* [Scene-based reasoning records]
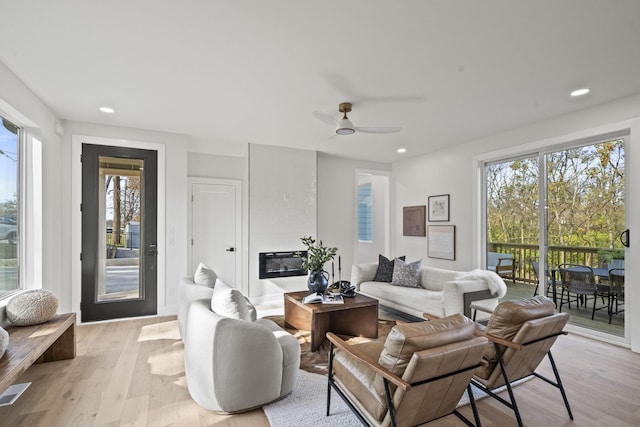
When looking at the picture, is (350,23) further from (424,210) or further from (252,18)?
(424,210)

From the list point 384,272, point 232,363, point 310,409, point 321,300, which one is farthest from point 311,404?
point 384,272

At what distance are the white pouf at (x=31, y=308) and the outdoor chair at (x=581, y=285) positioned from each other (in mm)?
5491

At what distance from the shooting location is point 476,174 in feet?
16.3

==

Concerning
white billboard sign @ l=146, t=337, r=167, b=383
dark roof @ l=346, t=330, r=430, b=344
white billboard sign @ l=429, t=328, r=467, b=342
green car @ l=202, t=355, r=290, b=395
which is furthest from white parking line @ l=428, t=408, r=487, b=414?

...

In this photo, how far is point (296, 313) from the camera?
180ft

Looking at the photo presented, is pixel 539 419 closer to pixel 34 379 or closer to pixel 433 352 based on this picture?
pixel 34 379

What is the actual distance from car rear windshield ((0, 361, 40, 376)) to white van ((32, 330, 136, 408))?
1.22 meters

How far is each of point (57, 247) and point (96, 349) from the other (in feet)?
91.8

* [What you are asked to do]
Find each line in the records above that contains the word "pixel" and copy those lines. Case counts.

* [Reply to the exercise]
Looking at the photo presented, is pixel 539 419 closer to pixel 34 379 or closer to pixel 433 352 based on this picture?
pixel 34 379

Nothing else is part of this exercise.